Robert Katz concluded with this thought: “His characters… I absolutely love the way he mixes extreme violence with humanity, which creates a deep rooting interest for his characters, whether they are good, bad or evil. The good: Aldo Rain in Inglourious Basterds or Django in Django Unchained. The bad: Pulp Fiction, when Vincent Vega and Jules Winnfield are having a fun conversation about life and what Big Macs are called in France on the way to a hit or in the diner, trying to calm Bunny and get her to drop her gun. Both very human moments born from very bad but highly likable characters. They are charming and intelligent. They have a point of view and something to say. We get to know them in ways we don’t know too many bad guys – and sometimes, we even root for these “bad” guys.

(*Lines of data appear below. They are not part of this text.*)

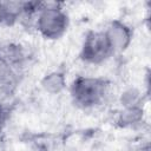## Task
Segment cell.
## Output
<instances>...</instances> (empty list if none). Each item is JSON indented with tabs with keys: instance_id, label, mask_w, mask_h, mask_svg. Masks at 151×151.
<instances>
[{
	"instance_id": "1",
	"label": "cell",
	"mask_w": 151,
	"mask_h": 151,
	"mask_svg": "<svg viewBox=\"0 0 151 151\" xmlns=\"http://www.w3.org/2000/svg\"><path fill=\"white\" fill-rule=\"evenodd\" d=\"M25 53L19 45L0 46V98L13 93L20 81Z\"/></svg>"
},
{
	"instance_id": "2",
	"label": "cell",
	"mask_w": 151,
	"mask_h": 151,
	"mask_svg": "<svg viewBox=\"0 0 151 151\" xmlns=\"http://www.w3.org/2000/svg\"><path fill=\"white\" fill-rule=\"evenodd\" d=\"M73 103L81 109H93L101 105L109 93V83L104 78L79 76L71 85Z\"/></svg>"
},
{
	"instance_id": "3",
	"label": "cell",
	"mask_w": 151,
	"mask_h": 151,
	"mask_svg": "<svg viewBox=\"0 0 151 151\" xmlns=\"http://www.w3.org/2000/svg\"><path fill=\"white\" fill-rule=\"evenodd\" d=\"M37 29L46 39H59L68 27V17L60 4L40 2L37 12Z\"/></svg>"
},
{
	"instance_id": "4",
	"label": "cell",
	"mask_w": 151,
	"mask_h": 151,
	"mask_svg": "<svg viewBox=\"0 0 151 151\" xmlns=\"http://www.w3.org/2000/svg\"><path fill=\"white\" fill-rule=\"evenodd\" d=\"M113 50L104 31H90L80 50V58L87 64H101L113 54Z\"/></svg>"
},
{
	"instance_id": "5",
	"label": "cell",
	"mask_w": 151,
	"mask_h": 151,
	"mask_svg": "<svg viewBox=\"0 0 151 151\" xmlns=\"http://www.w3.org/2000/svg\"><path fill=\"white\" fill-rule=\"evenodd\" d=\"M40 2H24V1H4L0 2V24L13 25L20 18L31 15L38 12Z\"/></svg>"
},
{
	"instance_id": "6",
	"label": "cell",
	"mask_w": 151,
	"mask_h": 151,
	"mask_svg": "<svg viewBox=\"0 0 151 151\" xmlns=\"http://www.w3.org/2000/svg\"><path fill=\"white\" fill-rule=\"evenodd\" d=\"M104 32L114 53L125 51L132 40L131 28L125 22L119 20L110 22V25Z\"/></svg>"
},
{
	"instance_id": "7",
	"label": "cell",
	"mask_w": 151,
	"mask_h": 151,
	"mask_svg": "<svg viewBox=\"0 0 151 151\" xmlns=\"http://www.w3.org/2000/svg\"><path fill=\"white\" fill-rule=\"evenodd\" d=\"M41 86L46 92L51 94H58L66 86V77L60 71L51 72L42 78Z\"/></svg>"
},
{
	"instance_id": "8",
	"label": "cell",
	"mask_w": 151,
	"mask_h": 151,
	"mask_svg": "<svg viewBox=\"0 0 151 151\" xmlns=\"http://www.w3.org/2000/svg\"><path fill=\"white\" fill-rule=\"evenodd\" d=\"M120 103L124 109L139 107L142 104V93L136 87H130L125 90L120 96Z\"/></svg>"
},
{
	"instance_id": "9",
	"label": "cell",
	"mask_w": 151,
	"mask_h": 151,
	"mask_svg": "<svg viewBox=\"0 0 151 151\" xmlns=\"http://www.w3.org/2000/svg\"><path fill=\"white\" fill-rule=\"evenodd\" d=\"M143 118V110L142 106L139 107H129L124 109L119 116V123L123 126H131L133 124H137Z\"/></svg>"
},
{
	"instance_id": "10",
	"label": "cell",
	"mask_w": 151,
	"mask_h": 151,
	"mask_svg": "<svg viewBox=\"0 0 151 151\" xmlns=\"http://www.w3.org/2000/svg\"><path fill=\"white\" fill-rule=\"evenodd\" d=\"M7 119H8V111H7V107H6L2 103H0V133H1V131L4 130Z\"/></svg>"
}]
</instances>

Then there’s the other side, evil: Colonel Hans Landa in the opening scene of Inglourious Basterds, humanity and violence mixed together in a scene filled with so much tension, it is hard to breathe. I think it’s also important to point out the presence of his unwavering confidence, which I believe comes from knowing his story and its characters inside out, which is present in each of his films, even his very first. And finally, it’s all formed and perfectly executed in outrageous but authentic dialogue, and endlessly sustained by exacting control of tone and escalating tension, which he uses like sharp weapons throughout his story.”